As this table makes clear, 95% confidence intervals for Cohen’s \(d\) only start to become narrower with 200 participants per group. In fact, with 200 participants per group, this is your sampling distribution if the Cohen’s \(d\) for your intervention has a population value of .2:

attr(ufs::cohensdCI(d=.2, n=400, plot=TRUE),
                      'plot') +
  ggplot2::xlab("Cohen's d") +
  ggplot2::ylab("Density") +
  ggplot2::ggtitle("Sampling distribution for Cohen's d") +
  ggplot2::theme_bw(base_size = 15) +
  ggplot2::theme(axis.title.x.top = element_blank());

As you see, in that case, it’s still quite likely that you’ll end up with a Cohen’s \(d\) that is very close to zero. You’ll need to get to a total of 1500 participants to get an accurate estimate:

attr(ufs::cohensdCI(d=.2, n=1500, plot=TRUE),
                      'plot') +
  ggplot2::xlab("Cohen's d") +
  ggplot2::ylab("Density") +
  ggplot2::ggtitle("Sampling distribution for Cohen's d") +
  ggplot2::theme_bw(base_size = 15) +
  ggplot2::theme(axis.title.x.top = element_blank());

So, for your first iteration to be more or less informative and allow you to improve the intervention in the right direction in the second iteration, you would need around 1500 participants. That’s a lot though - especially given that participants are a scarce resource that you shouldn’t lightly ‘use up’. Even if you can, collecting so much data can cost a lot of time, making it hard to fit in an agile workflow.

Scenarios where agile approaches are feasible

Of course, agile approaches can still be feasible in some situations. Specifically, situations where you can collect data on interventions’ effectiveness without actually requiring participants - instead using publicly available data, for example, by coding people’s behavior in a public space.

However, this narrow field of application is important to keep in mind. If you work with a behavior that cannot be observed in public spaces, you cannot compare alternative initial interventions using an A/B-test like approach.

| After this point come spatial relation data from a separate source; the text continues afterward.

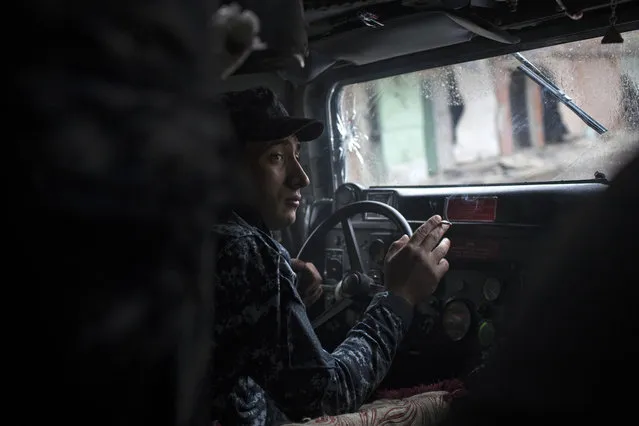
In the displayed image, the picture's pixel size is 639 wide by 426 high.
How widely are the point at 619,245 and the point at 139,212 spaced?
35cm

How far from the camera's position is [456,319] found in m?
2.37

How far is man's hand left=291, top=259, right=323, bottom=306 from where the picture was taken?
247cm

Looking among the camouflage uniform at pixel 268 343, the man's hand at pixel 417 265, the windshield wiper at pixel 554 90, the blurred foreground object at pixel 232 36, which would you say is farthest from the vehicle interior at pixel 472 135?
the blurred foreground object at pixel 232 36

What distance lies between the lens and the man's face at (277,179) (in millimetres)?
1838

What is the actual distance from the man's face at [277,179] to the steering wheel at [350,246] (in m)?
0.56

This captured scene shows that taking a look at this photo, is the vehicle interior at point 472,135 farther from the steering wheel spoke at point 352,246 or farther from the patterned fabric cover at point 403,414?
the patterned fabric cover at point 403,414

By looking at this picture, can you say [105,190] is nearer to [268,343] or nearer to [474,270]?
[268,343]

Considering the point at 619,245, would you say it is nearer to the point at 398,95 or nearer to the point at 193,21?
the point at 193,21

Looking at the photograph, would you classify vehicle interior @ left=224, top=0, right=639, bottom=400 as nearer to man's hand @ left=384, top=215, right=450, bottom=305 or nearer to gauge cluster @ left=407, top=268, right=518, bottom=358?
gauge cluster @ left=407, top=268, right=518, bottom=358

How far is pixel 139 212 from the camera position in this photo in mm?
422

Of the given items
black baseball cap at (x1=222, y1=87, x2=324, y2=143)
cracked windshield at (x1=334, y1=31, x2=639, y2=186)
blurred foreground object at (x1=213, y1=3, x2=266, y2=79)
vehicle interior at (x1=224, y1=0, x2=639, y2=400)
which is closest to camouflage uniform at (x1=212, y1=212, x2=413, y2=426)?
black baseball cap at (x1=222, y1=87, x2=324, y2=143)

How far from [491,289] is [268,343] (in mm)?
1178

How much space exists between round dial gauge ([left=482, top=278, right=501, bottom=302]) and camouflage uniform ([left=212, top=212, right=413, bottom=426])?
913mm

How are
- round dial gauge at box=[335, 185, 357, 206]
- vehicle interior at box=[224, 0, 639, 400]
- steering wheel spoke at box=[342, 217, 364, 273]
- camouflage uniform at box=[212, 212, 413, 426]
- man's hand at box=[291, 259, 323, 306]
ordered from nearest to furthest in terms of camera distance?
camouflage uniform at box=[212, 212, 413, 426] < vehicle interior at box=[224, 0, 639, 400] < man's hand at box=[291, 259, 323, 306] < steering wheel spoke at box=[342, 217, 364, 273] < round dial gauge at box=[335, 185, 357, 206]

Also, when you want to base the iterative intervention improvements on which components work better and which work worse, you will need to measure your participants’ determinants. In such cases, agile approaches are only feasible if you can afford to test thousands of participants.

In such scenario’s, it quickly becomes faster and cheaper to invest more time and effort in the planning phase and forego an agile approach. An additional complication may be ethical approval - how ethical is it to consume hundreds or thousands of participant-hours more than is necessary if you use another route?

Final notes

I did not write this blog post because I think agile approaches are not useful or valuable; instead, I wrote this because I know that most people don’t normally think from the perspective of sampling distributions, and that can easily lead people to erreoneously believe that agile approaches are widely applicable.

A second remark is that these dynamics (the number of participants, or more accurately, data points, required to obtain more or less stable effect size estimates) do not specifically plague agile approaches. This applies to all research: also, for example, effect evaluations of interventions. If you find this interesting, see our preprint at doi:10.31234/osf.io/cjsk2.